Stored data:
◇ ◇ ◇ ◇ ◇
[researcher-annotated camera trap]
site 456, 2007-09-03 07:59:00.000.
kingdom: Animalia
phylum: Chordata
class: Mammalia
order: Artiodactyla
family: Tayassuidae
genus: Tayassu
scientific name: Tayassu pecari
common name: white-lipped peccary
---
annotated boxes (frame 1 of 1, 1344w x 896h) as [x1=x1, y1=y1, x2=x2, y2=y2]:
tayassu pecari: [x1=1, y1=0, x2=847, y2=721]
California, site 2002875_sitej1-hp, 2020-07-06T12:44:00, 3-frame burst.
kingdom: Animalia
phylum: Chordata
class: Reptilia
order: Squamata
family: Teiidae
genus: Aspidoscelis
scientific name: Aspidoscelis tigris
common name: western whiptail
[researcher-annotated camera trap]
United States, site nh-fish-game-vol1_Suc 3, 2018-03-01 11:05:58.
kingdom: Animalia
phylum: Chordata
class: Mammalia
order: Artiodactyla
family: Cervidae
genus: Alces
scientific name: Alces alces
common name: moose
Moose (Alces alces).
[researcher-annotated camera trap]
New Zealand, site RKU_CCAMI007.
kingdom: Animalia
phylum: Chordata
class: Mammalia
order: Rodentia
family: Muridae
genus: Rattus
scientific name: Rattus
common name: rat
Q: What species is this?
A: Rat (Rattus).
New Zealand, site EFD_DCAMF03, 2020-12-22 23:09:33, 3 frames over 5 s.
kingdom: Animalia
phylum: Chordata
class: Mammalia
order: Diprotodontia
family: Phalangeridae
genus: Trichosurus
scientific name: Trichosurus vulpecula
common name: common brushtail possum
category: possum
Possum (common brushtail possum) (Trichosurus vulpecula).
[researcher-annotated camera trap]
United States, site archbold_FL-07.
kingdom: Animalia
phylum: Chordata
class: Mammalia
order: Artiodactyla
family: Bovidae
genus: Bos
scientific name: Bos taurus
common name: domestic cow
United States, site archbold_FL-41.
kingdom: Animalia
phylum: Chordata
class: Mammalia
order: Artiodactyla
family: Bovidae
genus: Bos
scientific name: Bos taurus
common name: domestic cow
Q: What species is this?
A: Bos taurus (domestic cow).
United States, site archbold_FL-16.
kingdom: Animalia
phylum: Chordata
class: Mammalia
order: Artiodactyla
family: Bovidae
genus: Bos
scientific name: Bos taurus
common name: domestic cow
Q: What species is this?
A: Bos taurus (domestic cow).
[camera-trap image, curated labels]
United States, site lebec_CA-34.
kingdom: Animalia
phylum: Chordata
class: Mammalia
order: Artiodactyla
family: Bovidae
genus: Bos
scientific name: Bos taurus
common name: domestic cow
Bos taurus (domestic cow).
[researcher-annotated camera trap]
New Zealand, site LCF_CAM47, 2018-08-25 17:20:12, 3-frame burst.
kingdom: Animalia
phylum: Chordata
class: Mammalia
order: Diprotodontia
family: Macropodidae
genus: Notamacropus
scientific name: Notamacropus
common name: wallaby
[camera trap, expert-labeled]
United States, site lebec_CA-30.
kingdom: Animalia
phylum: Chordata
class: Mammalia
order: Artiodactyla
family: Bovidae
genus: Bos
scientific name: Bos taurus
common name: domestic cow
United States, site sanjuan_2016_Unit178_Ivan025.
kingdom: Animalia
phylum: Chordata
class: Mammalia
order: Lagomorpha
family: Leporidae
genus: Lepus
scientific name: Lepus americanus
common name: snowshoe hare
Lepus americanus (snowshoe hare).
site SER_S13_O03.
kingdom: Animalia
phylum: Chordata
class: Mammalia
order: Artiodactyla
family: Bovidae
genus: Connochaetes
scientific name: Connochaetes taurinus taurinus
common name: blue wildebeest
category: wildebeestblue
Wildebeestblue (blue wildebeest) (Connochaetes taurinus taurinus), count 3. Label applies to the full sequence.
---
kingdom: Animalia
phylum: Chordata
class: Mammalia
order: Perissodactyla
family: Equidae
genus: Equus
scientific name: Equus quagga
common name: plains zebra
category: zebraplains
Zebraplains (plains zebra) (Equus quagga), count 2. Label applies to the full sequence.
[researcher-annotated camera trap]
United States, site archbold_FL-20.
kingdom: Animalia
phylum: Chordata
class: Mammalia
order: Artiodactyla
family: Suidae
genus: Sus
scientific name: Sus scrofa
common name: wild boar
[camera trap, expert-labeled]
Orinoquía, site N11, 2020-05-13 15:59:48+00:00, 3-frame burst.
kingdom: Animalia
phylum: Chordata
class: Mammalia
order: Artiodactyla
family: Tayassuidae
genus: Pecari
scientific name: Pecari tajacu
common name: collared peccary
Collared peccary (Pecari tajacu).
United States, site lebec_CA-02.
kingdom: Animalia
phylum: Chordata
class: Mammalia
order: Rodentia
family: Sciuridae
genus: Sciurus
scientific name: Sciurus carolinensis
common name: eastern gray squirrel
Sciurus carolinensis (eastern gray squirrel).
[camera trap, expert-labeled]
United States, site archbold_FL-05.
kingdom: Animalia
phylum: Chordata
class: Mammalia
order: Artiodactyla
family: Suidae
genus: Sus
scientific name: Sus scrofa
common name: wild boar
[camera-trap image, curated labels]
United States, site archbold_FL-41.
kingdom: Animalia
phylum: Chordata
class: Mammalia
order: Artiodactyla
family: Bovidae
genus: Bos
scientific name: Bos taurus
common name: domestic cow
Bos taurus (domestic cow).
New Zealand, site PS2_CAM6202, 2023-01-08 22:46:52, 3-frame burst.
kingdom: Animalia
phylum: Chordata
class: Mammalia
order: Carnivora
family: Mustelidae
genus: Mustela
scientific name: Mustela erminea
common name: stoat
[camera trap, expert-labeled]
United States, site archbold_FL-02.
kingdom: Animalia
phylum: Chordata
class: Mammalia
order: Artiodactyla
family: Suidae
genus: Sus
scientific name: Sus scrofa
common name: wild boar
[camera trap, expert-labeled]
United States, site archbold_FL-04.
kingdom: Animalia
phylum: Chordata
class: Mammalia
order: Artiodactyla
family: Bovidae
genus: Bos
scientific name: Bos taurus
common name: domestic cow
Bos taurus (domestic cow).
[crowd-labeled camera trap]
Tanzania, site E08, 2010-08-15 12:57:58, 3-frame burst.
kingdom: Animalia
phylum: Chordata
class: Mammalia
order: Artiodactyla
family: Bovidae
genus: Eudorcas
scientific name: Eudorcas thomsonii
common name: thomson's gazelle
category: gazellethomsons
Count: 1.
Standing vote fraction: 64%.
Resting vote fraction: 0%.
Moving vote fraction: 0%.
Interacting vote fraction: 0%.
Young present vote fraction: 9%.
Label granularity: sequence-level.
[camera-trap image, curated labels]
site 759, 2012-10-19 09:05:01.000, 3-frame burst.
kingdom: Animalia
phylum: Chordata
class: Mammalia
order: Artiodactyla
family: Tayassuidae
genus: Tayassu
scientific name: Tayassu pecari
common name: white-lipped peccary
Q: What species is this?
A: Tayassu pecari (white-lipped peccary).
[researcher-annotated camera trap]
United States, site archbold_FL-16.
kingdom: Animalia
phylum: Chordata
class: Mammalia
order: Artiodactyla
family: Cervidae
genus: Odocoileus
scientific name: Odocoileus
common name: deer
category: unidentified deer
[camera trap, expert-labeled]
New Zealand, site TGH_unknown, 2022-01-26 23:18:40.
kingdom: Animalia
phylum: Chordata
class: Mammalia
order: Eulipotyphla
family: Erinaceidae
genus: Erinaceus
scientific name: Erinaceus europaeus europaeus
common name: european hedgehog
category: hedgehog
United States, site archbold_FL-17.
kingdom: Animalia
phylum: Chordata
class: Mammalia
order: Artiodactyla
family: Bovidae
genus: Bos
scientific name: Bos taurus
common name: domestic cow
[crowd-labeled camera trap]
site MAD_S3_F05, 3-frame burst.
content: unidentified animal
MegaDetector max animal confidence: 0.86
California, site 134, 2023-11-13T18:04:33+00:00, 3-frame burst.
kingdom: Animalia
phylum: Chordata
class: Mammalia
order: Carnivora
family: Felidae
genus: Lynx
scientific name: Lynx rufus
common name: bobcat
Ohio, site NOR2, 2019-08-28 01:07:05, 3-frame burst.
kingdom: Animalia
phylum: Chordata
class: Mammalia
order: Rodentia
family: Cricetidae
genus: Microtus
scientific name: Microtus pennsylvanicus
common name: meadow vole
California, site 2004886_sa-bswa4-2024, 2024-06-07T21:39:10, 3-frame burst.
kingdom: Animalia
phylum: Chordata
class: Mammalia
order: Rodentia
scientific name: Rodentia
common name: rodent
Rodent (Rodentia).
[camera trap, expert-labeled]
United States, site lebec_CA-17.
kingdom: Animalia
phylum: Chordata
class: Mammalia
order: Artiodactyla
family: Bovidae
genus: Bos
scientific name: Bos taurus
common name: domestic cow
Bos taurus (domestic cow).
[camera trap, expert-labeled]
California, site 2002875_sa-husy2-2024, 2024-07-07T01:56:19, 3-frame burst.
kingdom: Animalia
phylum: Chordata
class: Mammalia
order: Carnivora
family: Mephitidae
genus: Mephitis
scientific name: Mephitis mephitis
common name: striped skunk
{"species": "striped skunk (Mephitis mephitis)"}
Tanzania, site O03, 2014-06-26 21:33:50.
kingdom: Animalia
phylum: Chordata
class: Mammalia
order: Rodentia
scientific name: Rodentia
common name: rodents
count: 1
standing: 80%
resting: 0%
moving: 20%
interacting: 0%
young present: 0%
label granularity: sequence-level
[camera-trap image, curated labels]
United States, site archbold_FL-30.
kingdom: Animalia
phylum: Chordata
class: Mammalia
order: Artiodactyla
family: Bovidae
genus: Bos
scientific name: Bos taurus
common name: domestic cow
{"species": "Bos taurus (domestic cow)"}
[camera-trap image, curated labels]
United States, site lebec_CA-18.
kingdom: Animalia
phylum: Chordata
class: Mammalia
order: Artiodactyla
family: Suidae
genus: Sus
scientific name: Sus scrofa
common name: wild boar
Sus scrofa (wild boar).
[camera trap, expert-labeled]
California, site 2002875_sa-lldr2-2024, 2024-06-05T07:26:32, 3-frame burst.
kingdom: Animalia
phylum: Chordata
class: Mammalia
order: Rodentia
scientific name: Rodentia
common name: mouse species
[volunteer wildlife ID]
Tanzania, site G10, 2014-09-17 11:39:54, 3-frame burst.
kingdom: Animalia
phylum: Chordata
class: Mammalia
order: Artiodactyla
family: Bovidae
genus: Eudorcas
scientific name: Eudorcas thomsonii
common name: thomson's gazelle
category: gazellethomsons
◇ ◇ ◇ ◇ ◇
| What the task requires |
Return only the lines above that run from the opening line through the line containing "California, site 2002875_sitej1-hp, 2020-07-06T12:44:00, 3-frame", exactly as written.

| Response below |
[researcher-annotated camera trap]
site 456, 2007-09-03 07:59:00.000.
kingdom: Animalia
phylum: Chordata
class: Mammalia
order: Artiodactyla
family: Tayassuidae
genus: Tayassu
scientific name: Tayassu pecari
common name: white-lipped peccary
---
annotated boxes (frame 1 of 1, 1344w x 896h) as [x1=x1, y1=y1, x2=x2, y2=y2]:
tayassu pecari: [x1=1, y1=0, x2=847, y2=721]
California, site 2002875_sitej1-hp, 2020-07-06T12:44:00, 3-frame burst.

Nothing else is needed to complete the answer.